?-GALACTOSIDASE PRODUCTION BY SOLID STATE FERMENTATION OF WHEAT BRAN/WHOLE WHEAT WITHOUT ANY SUPPLEMENT
Assamoi Allah Antoine*, Micael E. Bedikou, Soro-Yao Amenan Anastasie, Niamke Lamine Sebastien, Destain Jacqueline, Thonart Philippe
ABSTRACT
The aim of this work was to study the production of extracellular β-galactosidase at low cost. This enzyme has tremendous potential in research and application in various fields like food, bioremediation, biosensor, diagnosis and treatment of disorders. Thus, Penicilium canescens was tested in solid-state fermentation (SSF) on five agro-industrial substrates (Soya oil cake (SOC), soya meal (SM), wheat bran (WB), whole wheat (WW) and pulp beet (PB)).

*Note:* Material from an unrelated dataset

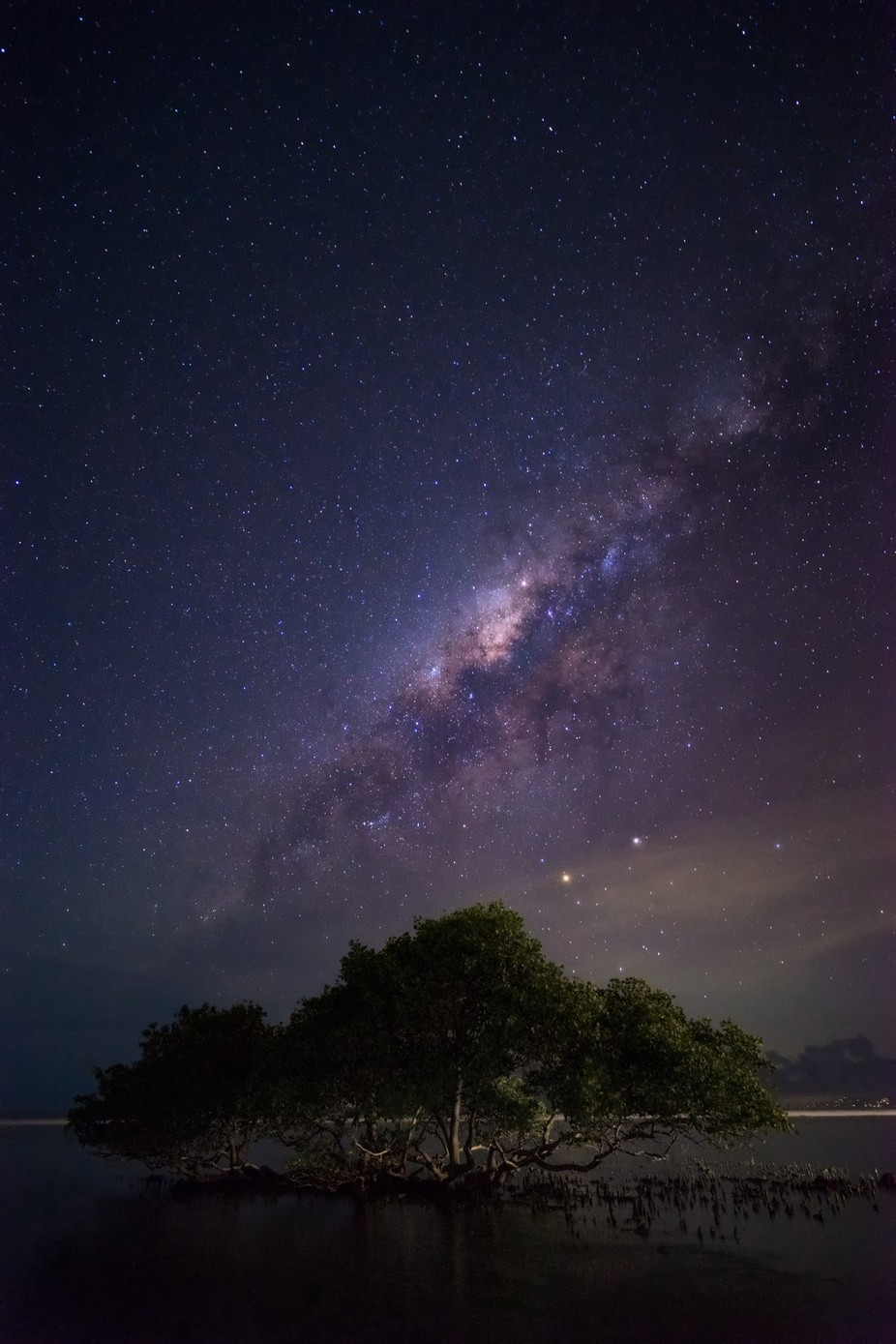 """I will love the light for it shows me the way, yet I will endure the darkness because it shows me the stars"" by vincentfennis - A Lonely Tree Photo Contest"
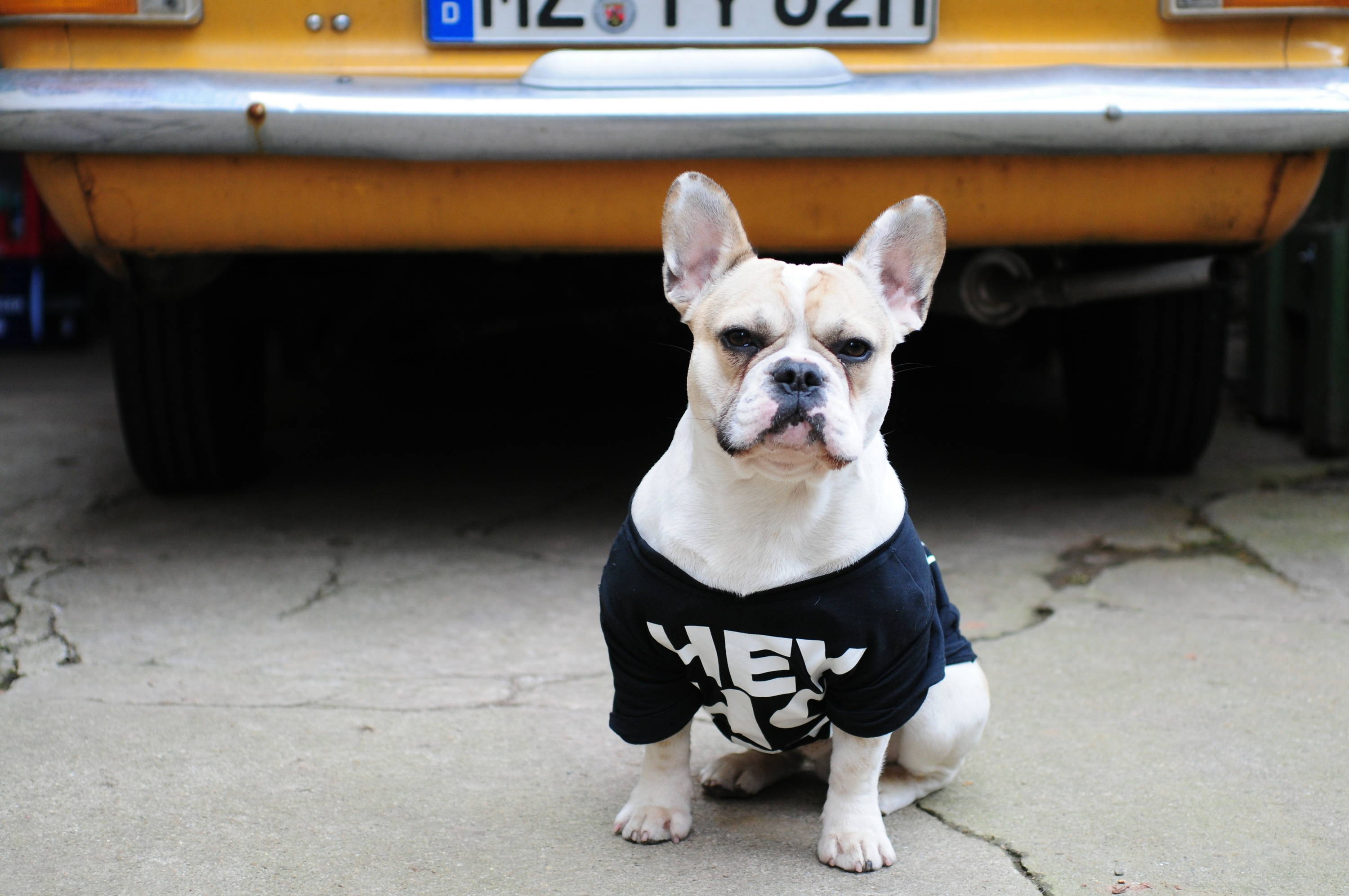 A French Bulldog wearing a t-shirt. Photo by Brina Blum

Among them, the WB bran proved to be a good substrate for β-galactosidase production followed by WW. The optimization of the production was carried out with the combination of 7/3 wheat bran and whole wheat. A bed height of fermentescible mass of 1.0 ± 0.1 cm, an initial moisture content of 83%, 106 spores/g (as initial inoculum level) at 30°C and
seven days incubation were optimum for the best production (5292 ± 111 U/g). The supplementation in nitrogen source at 3% (W/W) as well as the initial pH didn’t influence the production while the supplementation in arabinose at 2-20% (W/W) reduced the production. These results suggested that the use of a simple and economical fermentation process, e.g. SSF, could reduce the production costs of β-galactosidase, which will promote the more use of this enzyme.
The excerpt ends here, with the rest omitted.